# Reo - Pros And Cons



## Rob Fisher (4/4/14)

Time for pro's and cons despite the fact I have only been playing with the REO Grand for a day.

Pro's

Performance is outstanding
Awesome taste
Awesome vapour production
Looks great
The ability to switch out flavours with the little replacement bottles
The ability to customise coils and wicks
Good size and not heavy
18650 batteries (easy to carry extra batteries)
Easy to clean an maintain and all weather friendly
Low maintenance
Doesn't roll off the desk
Can be used as a dripper 
Sub Ohm
It feels and probably is indestructible

Cons

Shaking it it rattles (well the battery does) and I think something needs to be inserted to stop the battery rattle. maybe some doubled sided tape?

_Supplied information_
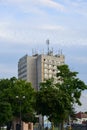 View Alba Iulia- Hotel Cetate-Romania 445 Royalty Free Stock Photo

_Directions for this task_
Reproduce the full REO pros and cons post word for word. The listing has no connection to the REO pros and cons post.

_Written reply_
# Reo - Pros And Cons



## Rob Fisher (4/4/14)

Time for pro's and cons despite the fact I have only been playing with the REO Grand for a day.

Pro's

Performance is outstanding
Awesome taste
Awesome vapour production
Looks great
The ability to switch out flavours with the little replacement bottles
The ability to customise coils and wicks
Good size and not heavy
18650 batteries (easy to carry extra batteries)
Easy to clean an maintain and all weather friendly
Low maintenance
Doesn't roll off the desk
Can be used as a dripper 
Sub Ohm
It feels and probably is indestructible

Cons

Shaking it it rattles (well the battery does) and I think something needs to be inserted to stop the battery rattle. maybe some doubled sided tape?